### TASK TO CARRY OUT
Extract, unaltered, every line of the records from the first line up to and including the line that contains "5. the roadside grass at point (71, 349)".

:::

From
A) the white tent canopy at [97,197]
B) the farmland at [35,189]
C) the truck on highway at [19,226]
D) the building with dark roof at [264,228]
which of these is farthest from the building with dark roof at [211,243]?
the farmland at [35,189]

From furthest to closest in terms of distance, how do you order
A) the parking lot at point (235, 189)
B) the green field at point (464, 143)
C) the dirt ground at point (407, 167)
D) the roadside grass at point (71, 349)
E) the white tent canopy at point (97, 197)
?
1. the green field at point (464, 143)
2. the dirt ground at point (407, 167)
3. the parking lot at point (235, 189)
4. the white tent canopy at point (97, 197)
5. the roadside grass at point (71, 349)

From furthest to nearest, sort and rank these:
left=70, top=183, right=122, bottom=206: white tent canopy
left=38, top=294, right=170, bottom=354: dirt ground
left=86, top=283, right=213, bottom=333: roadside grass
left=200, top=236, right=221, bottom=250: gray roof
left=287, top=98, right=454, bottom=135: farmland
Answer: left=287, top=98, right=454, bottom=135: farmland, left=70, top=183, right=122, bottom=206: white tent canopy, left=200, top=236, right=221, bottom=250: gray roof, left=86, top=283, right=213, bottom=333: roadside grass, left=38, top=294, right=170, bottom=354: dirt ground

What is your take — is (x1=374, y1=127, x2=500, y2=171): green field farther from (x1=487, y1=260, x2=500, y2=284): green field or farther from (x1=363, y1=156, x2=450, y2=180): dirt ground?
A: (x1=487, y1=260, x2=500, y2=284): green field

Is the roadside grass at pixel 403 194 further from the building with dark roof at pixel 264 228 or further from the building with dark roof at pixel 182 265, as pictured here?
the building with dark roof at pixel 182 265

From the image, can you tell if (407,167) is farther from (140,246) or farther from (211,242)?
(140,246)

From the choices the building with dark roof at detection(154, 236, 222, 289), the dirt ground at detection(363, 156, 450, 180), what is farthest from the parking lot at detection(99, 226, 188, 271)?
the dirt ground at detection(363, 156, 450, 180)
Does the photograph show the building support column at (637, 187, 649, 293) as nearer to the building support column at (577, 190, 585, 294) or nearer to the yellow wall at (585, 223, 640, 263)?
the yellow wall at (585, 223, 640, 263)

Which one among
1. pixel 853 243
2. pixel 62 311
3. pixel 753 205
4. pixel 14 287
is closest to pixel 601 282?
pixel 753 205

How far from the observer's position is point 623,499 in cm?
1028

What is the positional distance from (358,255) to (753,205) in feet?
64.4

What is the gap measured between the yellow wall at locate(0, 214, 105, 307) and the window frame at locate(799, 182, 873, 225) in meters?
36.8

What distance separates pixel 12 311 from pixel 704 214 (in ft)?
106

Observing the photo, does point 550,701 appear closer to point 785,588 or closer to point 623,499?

:::

### WRITTEN ANSWER
From
A) the white tent canopy at [97,197]
B) the farmland at [35,189]
C) the truck on highway at [19,226]
D) the building with dark roof at [264,228]
which of these is farthest from the building with dark roof at [211,243]?
the farmland at [35,189]

From furthest to closest in terms of distance, how do you order
A) the parking lot at point (235, 189)
B) the green field at point (464, 143)
C) the dirt ground at point (407, 167)
D) the roadside grass at point (71, 349)
E) the white tent canopy at point (97, 197)
?
1. the green field at point (464, 143)
2. the dirt ground at point (407, 167)
3. the parking lot at point (235, 189)
4. the white tent canopy at point (97, 197)
5. the roadside grass at point (71, 349)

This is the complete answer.